#### TASK A:
In the article on architecture and political power, what did Bhagat Singh throw at the circular building in Lutyens Delhi?
#### TASK B:
According to the article on architecture and political power, what led commentators like Nehru to describe national cultures and landscapes as palimpsests? Answer in one to three sentences.

In ancient and medieval cities, monarchs and city administrators created landscapes and public spaces and used architecture to impress their subjects and signal their power. Many used architecture to draw legitimacy when it was in short supply. They “renewed” these landscapes, sometimes using the elements or debris of what was dilapidated or what they had actively destroyed, to create the “new”. This is what led to commentators like Nehru describing national cultures and landscapes as palimpsests upon which layers upon layers of culture were drawn.
The modern view of states, as reflected in buildings associated with political power, was that of a sophisticated panorama. This is how the British Raj in the late colonial period began presenting itself as a regime with superior cultural acumen for recognising and educating the “ignorant natives” about the best features of our heritage.
A key element of Lutyens Delhi was the circular and panoramic building, which was a blend of Western and Indian architectural influences. As the seat of the Imperial Legislative Council, Bhagat Singh rightly understood it to be a symbol of imperialism and threw pamphlets and low-intensity bombs in defiance, prior to voluntarily submitting to arrest and prosecution by the British.

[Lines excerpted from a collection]
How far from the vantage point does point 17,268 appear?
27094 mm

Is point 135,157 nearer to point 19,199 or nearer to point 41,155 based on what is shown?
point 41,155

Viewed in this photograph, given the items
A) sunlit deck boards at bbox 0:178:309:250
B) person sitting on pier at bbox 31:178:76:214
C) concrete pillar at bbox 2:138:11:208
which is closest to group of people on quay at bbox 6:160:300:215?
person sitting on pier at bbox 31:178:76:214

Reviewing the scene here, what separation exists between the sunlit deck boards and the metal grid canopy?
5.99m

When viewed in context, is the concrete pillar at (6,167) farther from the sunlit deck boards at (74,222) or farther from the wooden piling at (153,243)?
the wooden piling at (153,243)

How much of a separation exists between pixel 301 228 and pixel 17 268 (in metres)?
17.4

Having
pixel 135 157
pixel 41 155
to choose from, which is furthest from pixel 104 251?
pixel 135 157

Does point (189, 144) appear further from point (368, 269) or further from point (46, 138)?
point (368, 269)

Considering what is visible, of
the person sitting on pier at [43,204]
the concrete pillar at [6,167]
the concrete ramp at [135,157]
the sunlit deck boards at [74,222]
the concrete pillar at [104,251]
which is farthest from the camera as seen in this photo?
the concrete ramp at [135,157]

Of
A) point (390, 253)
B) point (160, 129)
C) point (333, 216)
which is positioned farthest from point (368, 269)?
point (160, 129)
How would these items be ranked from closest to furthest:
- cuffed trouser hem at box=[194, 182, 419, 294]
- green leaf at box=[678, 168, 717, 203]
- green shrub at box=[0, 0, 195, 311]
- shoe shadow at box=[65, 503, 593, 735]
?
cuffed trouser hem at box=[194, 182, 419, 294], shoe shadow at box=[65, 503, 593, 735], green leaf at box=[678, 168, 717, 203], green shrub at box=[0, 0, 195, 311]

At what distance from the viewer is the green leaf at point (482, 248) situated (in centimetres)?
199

#### FINAL RESULT A:
He threw pamphlets and low-intensity bombs.

#### FINAL RESULT B:
Monarchs and city administrators "renewed" landscapes to create the "new," sometimes reusing elements or debris of what was dilapidated or what they had actively destroyed. This practice led to the view of national cultures and landscapes as palimpsests on which layers upon layers of culture were drawn.